• **TASK INSTRUCTIONS**
Reproduce the data in its entirety, exactly as supplied.

Records of scene-based questions:
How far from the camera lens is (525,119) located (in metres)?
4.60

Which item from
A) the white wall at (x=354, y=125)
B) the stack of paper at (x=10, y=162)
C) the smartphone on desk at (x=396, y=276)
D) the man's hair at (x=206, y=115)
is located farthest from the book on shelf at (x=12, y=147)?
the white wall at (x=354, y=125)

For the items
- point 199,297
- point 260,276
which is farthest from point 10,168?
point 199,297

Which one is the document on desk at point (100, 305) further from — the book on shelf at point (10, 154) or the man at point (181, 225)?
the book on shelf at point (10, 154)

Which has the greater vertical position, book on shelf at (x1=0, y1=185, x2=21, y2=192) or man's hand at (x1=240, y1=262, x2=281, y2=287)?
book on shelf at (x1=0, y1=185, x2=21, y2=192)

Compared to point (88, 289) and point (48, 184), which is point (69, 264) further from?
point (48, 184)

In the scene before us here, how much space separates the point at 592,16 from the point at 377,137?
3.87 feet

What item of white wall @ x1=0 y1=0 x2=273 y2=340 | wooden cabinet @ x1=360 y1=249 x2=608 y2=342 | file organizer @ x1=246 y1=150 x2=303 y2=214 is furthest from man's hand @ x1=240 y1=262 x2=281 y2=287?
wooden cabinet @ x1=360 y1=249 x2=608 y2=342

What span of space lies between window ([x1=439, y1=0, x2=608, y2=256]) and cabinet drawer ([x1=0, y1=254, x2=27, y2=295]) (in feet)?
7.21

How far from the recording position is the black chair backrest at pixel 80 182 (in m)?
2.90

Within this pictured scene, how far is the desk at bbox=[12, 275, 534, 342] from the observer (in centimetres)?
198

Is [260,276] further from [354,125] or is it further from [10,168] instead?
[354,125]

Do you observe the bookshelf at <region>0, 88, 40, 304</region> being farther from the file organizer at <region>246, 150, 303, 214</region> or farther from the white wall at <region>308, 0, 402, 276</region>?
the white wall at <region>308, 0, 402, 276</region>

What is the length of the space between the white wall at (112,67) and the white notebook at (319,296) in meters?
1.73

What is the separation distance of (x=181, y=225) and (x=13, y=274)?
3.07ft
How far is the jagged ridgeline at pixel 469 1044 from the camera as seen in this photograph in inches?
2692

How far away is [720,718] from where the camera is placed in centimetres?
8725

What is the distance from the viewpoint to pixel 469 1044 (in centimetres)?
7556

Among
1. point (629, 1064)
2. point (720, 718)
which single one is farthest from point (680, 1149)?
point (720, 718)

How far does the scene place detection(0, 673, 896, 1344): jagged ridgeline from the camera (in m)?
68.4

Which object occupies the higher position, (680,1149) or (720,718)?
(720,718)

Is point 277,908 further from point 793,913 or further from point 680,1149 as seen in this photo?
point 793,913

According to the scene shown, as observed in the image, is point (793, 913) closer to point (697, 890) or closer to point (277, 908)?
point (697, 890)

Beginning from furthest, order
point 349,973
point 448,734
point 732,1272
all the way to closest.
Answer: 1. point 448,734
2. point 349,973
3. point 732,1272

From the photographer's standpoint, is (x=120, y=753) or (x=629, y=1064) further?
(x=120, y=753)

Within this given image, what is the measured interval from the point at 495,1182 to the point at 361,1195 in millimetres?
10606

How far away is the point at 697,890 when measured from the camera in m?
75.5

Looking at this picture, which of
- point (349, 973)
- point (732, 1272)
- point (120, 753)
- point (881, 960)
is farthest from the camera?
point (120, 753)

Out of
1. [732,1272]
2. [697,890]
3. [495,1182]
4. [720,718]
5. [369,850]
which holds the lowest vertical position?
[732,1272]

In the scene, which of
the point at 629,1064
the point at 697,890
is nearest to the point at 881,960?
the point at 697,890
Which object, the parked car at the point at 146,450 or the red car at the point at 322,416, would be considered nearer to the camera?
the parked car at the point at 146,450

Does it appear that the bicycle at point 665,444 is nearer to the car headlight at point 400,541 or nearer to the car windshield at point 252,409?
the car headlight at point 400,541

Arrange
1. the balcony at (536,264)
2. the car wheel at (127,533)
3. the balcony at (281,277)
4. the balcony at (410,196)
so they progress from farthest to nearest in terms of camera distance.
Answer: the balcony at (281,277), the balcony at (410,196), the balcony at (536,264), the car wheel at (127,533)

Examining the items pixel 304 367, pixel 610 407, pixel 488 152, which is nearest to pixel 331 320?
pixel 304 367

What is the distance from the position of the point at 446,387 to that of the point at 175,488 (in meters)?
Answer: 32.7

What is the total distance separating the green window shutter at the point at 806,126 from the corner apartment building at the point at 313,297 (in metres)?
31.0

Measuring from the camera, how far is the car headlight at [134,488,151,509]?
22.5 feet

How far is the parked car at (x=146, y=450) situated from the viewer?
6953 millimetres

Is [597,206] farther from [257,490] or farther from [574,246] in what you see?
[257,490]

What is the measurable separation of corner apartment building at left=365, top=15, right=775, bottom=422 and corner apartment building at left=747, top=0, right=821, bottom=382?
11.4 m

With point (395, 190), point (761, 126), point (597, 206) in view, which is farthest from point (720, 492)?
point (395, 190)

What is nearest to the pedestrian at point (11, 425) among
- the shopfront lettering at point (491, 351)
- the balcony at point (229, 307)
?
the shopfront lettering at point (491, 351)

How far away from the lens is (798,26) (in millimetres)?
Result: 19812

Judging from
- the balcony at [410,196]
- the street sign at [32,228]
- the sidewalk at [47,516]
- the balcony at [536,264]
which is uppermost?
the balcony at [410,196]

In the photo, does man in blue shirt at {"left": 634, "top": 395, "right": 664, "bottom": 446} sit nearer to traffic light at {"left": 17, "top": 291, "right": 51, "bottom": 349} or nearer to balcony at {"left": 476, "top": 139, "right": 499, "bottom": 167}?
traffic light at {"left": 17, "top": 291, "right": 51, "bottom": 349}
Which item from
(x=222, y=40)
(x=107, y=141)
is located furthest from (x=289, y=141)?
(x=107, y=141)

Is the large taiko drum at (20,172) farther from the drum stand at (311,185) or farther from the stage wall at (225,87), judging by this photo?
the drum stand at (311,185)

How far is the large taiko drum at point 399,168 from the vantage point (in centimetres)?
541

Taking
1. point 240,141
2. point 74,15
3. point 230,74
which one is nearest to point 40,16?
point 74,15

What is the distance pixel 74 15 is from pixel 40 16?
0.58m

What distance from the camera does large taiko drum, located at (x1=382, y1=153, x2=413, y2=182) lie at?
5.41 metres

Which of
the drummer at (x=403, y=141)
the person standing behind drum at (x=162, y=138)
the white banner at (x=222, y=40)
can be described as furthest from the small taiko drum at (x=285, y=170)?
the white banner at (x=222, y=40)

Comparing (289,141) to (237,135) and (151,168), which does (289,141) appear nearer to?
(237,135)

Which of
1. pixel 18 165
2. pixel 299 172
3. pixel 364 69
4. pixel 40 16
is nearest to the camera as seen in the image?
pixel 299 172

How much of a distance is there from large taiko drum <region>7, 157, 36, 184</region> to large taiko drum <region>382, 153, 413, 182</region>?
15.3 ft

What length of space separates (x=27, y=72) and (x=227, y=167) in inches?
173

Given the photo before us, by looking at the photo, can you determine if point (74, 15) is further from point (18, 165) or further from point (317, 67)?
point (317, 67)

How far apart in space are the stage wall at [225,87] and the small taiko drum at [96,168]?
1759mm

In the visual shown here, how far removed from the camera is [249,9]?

• **THE RESPONSE**
How far from the camera lens is (525,119) located (in metres)?
4.60

Which item from
A) the white wall at (x=354, y=125)
B) the stack of paper at (x=10, y=162)
C) the smartphone on desk at (x=396, y=276)
D) the man's hair at (x=206, y=115)
is located farthest from the book on shelf at (x=12, y=147)?
the white wall at (x=354, y=125)

For the items
- point 199,297
- point 260,276
which is farthest from point 10,168?
point 199,297

Which one is the document on desk at point (100, 305) further from — the book on shelf at point (10, 154) or the man at point (181, 225)?
the book on shelf at point (10, 154)

Which has the greater vertical position, book on shelf at (x1=0, y1=185, x2=21, y2=192) or man's hand at (x1=240, y1=262, x2=281, y2=287)?
book on shelf at (x1=0, y1=185, x2=21, y2=192)

Compared to point (88, 289) and point (48, 184), which is point (69, 264) further from?
point (48, 184)

In the scene before us here, how much space separates the point at 592,16 from the point at 377,137?
3.87 feet

What item of white wall @ x1=0 y1=0 x2=273 y2=340 | wooden cabinet @ x1=360 y1=249 x2=608 y2=342 | file organizer @ x1=246 y1=150 x2=303 y2=214 is furthest from man's hand @ x1=240 y1=262 x2=281 y2=287?
wooden cabinet @ x1=360 y1=249 x2=608 y2=342

What span of space lies between window ([x1=439, y1=0, x2=608, y2=256]) and cabinet drawer ([x1=0, y1=254, x2=27, y2=295]) (in feet)?
7.21

How far from the recording position is the black chair backrest at pixel 80 182 (in m)?
2.90

Within this pictured scene, how far is the desk at bbox=[12, 275, 534, 342] from the observer (in centimetres)?
198

Is [260,276] further from [354,125] or is it further from [10,168] instead?
[354,125]

Do you observe the bookshelf at <region>0, 88, 40, 304</region> being farther from the file organizer at <region>246, 150, 303, 214</region> or farther from the white wall at <region>308, 0, 402, 276</region>?
the white wall at <region>308, 0, 402, 276</region>

What is the length of the space between the white wall at (112,67) and the white notebook at (319,296) in meters?
1.73

What is the separation distance of (x=181, y=225) and (x=13, y=274)?
3.07ft
How far is the jagged ridgeline at pixel 469 1044 from the camera as seen in this photograph in inches?
2692

How far away is [720,718] from where the camera is placed in centimetres?
8725

What is the distance from the viewpoint to pixel 469 1044 (in centimetres)?
7556

Among
1. point (629, 1064)
2. point (720, 718)
which single one is farthest from point (680, 1149)?
point (720, 718)

How far does the scene place detection(0, 673, 896, 1344): jagged ridgeline from the camera (in m)?
68.4

Which object occupies the higher position, (680,1149) or (720,718)?
(720,718)

Is point 277,908 further from point 793,913 or further from point 680,1149 as seen in this photo?
point 793,913

According to the scene shown, as observed in the image, is point (793, 913) closer to point (697, 890) or closer to point (277, 908)?
point (697, 890)

Beginning from furthest, order
point 349,973
point 448,734
point 732,1272
all the way to closest.
Answer: 1. point 448,734
2. point 349,973
3. point 732,1272

From the photographer's standpoint, is (x=120, y=753) or (x=629, y=1064) further?
(x=120, y=753)

Within this given image, what is the measured interval from the point at 495,1182 to the point at 361,1195 in millimetres?
10606

How far away is the point at 697,890 when measured from the camera in m?
75.5

Looking at this picture, which of
- point (349, 973)
- point (732, 1272)
- point (120, 753)
- point (881, 960)
is farthest from the camera?
point (120, 753)

Out of
1. [732,1272]
2. [697,890]
3. [495,1182]
4. [720,718]
5. [369,850]
which holds the lowest vertical position?
[732,1272]

In the scene, which of
the point at 629,1064
the point at 697,890
is nearest to the point at 881,960?
the point at 697,890
Which object, the parked car at the point at 146,450 or the red car at the point at 322,416, would be considered nearer to the camera?
the parked car at the point at 146,450

Does it appear that the bicycle at point 665,444 is nearer to the car headlight at point 400,541 or nearer to the car windshield at point 252,409?
the car headlight at point 400,541

Arrange
1. the balcony at (536,264)
2. the car wheel at (127,533)
3. the balcony at (281,277)
4. the balcony at (410,196)
so they progress from farthest to nearest in terms of camera distance.
Answer: the balcony at (281,277), the balcony at (410,196), the balcony at (536,264), the car wheel at (127,533)

Examining the items pixel 304 367, pixel 610 407, pixel 488 152, which is nearest to pixel 331 320?
pixel 304 367

What is the distance from the position of the point at 446,387 to that of the point at 175,488 (in meters)?
Answer: 32.7

What is the total distance separating the green window shutter at the point at 806,126 from the corner apartment building at the point at 313,297 (in metres)?
31.0

Measuring from the camera, how far is the car headlight at [134,488,151,509]?
22.5 feet

How far is the parked car at (x=146, y=450) situated from the viewer?
6953 millimetres

Is [597,206] farther from [257,490] or farther from [574,246] in what you see?
[257,490]

What is the measurable separation of corner apartment building at left=365, top=15, right=775, bottom=422 and corner apartment building at left=747, top=0, right=821, bottom=382?
11.4 m

With point (395, 190), point (761, 126), point (597, 206) in view, which is farthest from point (720, 492)?
point (395, 190)

What is nearest to the pedestrian at point (11, 425) among
- the shopfront lettering at point (491, 351)
- the balcony at point (229, 307)
?
the shopfront lettering at point (491, 351)

How far away from the lens is (798,26) (in millimetres)?
Result: 19812

Judging from
- the balcony at [410,196]
- the street sign at [32,228]
- the sidewalk at [47,516]
- the balcony at [536,264]
which is uppermost?
the balcony at [410,196]

In the photo, does man in blue shirt at {"left": 634, "top": 395, "right": 664, "bottom": 446} sit nearer to traffic light at {"left": 17, "top": 291, "right": 51, "bottom": 349} or nearer to balcony at {"left": 476, "top": 139, "right": 499, "bottom": 167}?
traffic light at {"left": 17, "top": 291, "right": 51, "bottom": 349}
Which item from
(x=222, y=40)
(x=107, y=141)
is located furthest from (x=289, y=141)?
(x=107, y=141)

Is the large taiko drum at (20,172) farther from the drum stand at (311,185) or farther from the stage wall at (225,87), judging by this photo?
the drum stand at (311,185)

How far is the large taiko drum at point 399,168 from the vantage point (in centimetres)?
541

Taking
1. point 240,141
2. point 74,15
3. point 230,74
which one is nearest to point 40,16?
point 74,15

What is the distance pixel 74 15 is from pixel 40 16?
0.58m

What distance from the camera does large taiko drum, located at (x1=382, y1=153, x2=413, y2=182) lie at?
5.41 metres

Which of
the drummer at (x=403, y=141)
the person standing behind drum at (x=162, y=138)
the white banner at (x=222, y=40)
can be described as furthest from the small taiko drum at (x=285, y=170)?
the white banner at (x=222, y=40)

Comparing (289,141) to (237,135) and (151,168), which does (289,141) appear nearer to?
(237,135)

Which of
1. pixel 18 165
2. pixel 299 172
3. pixel 364 69
4. pixel 40 16
is nearest to the camera as seen in the image?
pixel 299 172

How much of a distance is there from large taiko drum <region>7, 157, 36, 184</region> to large taiko drum <region>382, 153, 413, 182</region>?
15.3 ft

What length of space separates (x=27, y=72) and (x=227, y=167) in inches?
173

Given the photo before us, by looking at the photo, can you determine if point (74, 15) is further from point (18, 165) or further from point (317, 67)?
point (317, 67)

How far apart in space are the stage wall at [225,87] and the small taiko drum at [96,168]?
1759mm

In the visual shown here, how far removed from the camera is [249,9]?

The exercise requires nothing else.